┌──

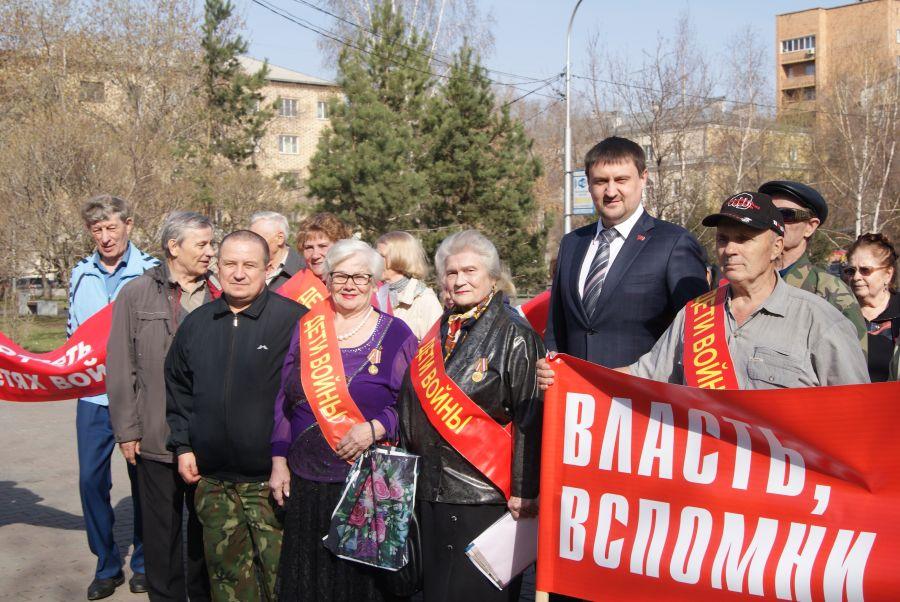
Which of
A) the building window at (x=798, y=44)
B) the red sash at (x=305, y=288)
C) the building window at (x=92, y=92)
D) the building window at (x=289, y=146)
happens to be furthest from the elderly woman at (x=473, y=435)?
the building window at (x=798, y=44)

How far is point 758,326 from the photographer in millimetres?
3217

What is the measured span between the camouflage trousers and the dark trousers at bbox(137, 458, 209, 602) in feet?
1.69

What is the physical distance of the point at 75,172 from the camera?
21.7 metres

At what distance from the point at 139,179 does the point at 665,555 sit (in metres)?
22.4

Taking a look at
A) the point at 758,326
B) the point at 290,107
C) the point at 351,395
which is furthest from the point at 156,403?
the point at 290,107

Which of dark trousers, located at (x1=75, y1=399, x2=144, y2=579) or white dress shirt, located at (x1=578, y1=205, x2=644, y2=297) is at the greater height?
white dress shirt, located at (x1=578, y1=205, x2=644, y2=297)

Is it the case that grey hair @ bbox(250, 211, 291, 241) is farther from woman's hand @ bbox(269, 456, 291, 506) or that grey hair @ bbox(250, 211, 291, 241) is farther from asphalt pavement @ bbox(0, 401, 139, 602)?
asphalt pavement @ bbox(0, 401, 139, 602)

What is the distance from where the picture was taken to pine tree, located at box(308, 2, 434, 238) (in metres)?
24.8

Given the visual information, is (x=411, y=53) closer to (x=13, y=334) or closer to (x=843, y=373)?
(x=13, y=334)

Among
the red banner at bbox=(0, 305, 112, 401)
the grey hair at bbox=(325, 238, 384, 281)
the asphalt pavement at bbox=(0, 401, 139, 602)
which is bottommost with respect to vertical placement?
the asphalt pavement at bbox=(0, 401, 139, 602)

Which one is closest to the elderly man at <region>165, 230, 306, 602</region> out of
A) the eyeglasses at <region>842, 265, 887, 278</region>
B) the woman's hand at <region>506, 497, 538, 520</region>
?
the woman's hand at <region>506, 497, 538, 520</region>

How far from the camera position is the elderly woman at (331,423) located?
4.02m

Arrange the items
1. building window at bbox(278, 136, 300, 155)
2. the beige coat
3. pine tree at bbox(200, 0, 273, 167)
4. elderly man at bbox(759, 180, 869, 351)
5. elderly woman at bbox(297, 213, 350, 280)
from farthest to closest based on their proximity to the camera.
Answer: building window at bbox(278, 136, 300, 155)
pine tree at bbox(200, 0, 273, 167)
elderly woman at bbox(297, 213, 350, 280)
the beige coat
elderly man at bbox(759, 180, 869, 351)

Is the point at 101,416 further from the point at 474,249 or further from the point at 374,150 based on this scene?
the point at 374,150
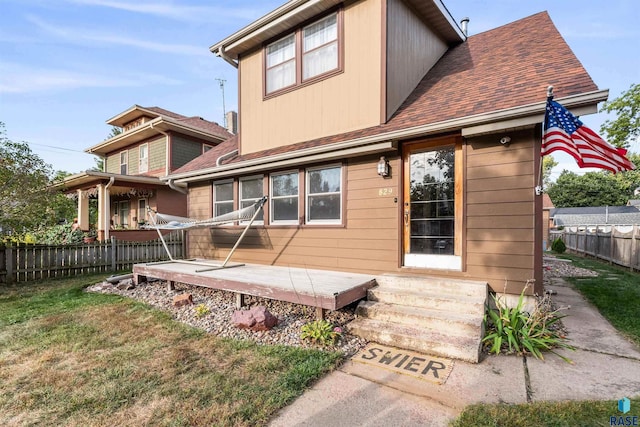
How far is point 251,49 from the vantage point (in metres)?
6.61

└──

■ **YOUR OBJECTIVE**
Here the job is to quote the lines from the one with "How far from" through the end of the material, both included, exactly; please skip the pictures.

■ **RESULT**
How far from the camera position is the elderly woman at (331,423) located?
4.02m

Arrange the items
1. building window at bbox(278, 136, 300, 155)
2. the beige coat
3. pine tree at bbox(200, 0, 273, 167)
4. elderly man at bbox(759, 180, 869, 351)
5. elderly woman at bbox(297, 213, 350, 280)
from farthest to closest based on their proximity to the camera.
Answer: building window at bbox(278, 136, 300, 155)
pine tree at bbox(200, 0, 273, 167)
elderly woman at bbox(297, 213, 350, 280)
the beige coat
elderly man at bbox(759, 180, 869, 351)

Is the point at 101,416 further from the point at 474,249 or further from the point at 374,150 based on this scene?
the point at 374,150
How far is point 251,49 from the vantage point (in metres)?
6.61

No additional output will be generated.